Tandis qu’ainsi le long du bord, l’un devant l’autre, nous allions, souvent le bon Maître disait : — Prends garde, profite de mes avertissements.

Le Soleil, qui déjà de ses rayons remplissant l’Occident, répandait sur l’azur du ciel une teinte blanche, me frappait l’épaule droite ; et mon ombre faisait paraître la flamme plus rouge ; et en allant je vis plusieurs ombres attentives à cet indice.

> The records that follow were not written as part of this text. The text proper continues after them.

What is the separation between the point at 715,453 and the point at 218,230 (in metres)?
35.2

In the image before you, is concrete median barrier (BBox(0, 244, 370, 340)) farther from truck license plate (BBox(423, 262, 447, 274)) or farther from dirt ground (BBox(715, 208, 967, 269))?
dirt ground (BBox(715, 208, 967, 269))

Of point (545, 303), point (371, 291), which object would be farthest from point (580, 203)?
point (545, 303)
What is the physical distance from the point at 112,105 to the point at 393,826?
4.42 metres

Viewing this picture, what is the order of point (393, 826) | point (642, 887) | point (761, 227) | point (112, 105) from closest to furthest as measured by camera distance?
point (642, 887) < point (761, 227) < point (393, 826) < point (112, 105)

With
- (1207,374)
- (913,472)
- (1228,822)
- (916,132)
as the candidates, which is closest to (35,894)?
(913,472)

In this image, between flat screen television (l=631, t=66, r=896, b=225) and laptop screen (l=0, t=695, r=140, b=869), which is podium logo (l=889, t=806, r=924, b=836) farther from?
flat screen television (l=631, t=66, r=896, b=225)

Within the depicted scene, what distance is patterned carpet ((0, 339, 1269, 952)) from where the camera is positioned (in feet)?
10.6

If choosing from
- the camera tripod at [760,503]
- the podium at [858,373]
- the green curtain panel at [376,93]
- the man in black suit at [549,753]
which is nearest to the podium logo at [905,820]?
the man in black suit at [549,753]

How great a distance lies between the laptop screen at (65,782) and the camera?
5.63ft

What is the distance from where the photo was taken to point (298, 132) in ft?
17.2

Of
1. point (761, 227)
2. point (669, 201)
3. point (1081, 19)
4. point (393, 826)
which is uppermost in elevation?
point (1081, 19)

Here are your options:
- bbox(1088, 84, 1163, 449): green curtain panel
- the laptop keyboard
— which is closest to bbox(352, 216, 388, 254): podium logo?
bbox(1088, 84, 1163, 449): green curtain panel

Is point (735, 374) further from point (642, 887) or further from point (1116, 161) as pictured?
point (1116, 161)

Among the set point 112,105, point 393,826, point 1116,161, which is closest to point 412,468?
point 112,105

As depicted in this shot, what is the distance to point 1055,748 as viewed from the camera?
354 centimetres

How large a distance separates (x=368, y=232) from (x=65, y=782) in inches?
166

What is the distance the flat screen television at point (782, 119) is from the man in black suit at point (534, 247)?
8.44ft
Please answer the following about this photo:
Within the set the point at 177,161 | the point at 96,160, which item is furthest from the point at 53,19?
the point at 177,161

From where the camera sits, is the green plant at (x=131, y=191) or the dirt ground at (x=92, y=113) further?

Ce fut la cause pourquoi elles commencèrent à parler de moi, et à dire : « Celui-là ne paraît pas avoir un corps fictif. » Puis vers moi quelques-uns, autant qu’ils pouvaient, s’avancèrent, ayant soin toujours de ne pas sortir des flammes. O toi qui, non par paresse, mais par respect peut-être, vas derrière les autres, réponds à moi qui brûle dans le feu et la soif. Non pas à moi seulement est de besoin ta réponse ; tous ceux-ci en ont plus soif, que d’eau froide l’Indien ou l’éthiopien. Dis-nous d’où vient que tu fais de toi un mur devant le Soleil, comme si tu n’étais pas encore entré dans les rets de la mort ? » Ainsi me parlait l’un d’eux ; et je me serais déjà fait connaître si je n’eusse été attentif à une autre chose nouvelle qui m’apparut alors.

Par le milieu du chemin embrasé venait, à l’encontre de celle-ci, une troupe qui attira mes regards. Là je vis des deux parts les ombres se hâter, et se baiser l’une l’autre sans s’arrêter, contentes d’une brève caresse. Ainsi dans leur brune file, les fourmis museau à museau s’approchent l’une de l’autre, peut-être pour s’enquérir de leur route et de leur fortune. Sitôt qu’après l’accueil amical elles se séparent, avant d’avoir achevé le premier pas, chacune, à l’envi, se fatigue à crier ; la troupe nouvelle : « Sodome et Gomorrhe ! » et l’autre : « Dans la vache entre Pasiphaé [1],

  1. Elle s’enferma dans une vache de bois pour attirer le taureau et satisfaire avec lui sa luxure.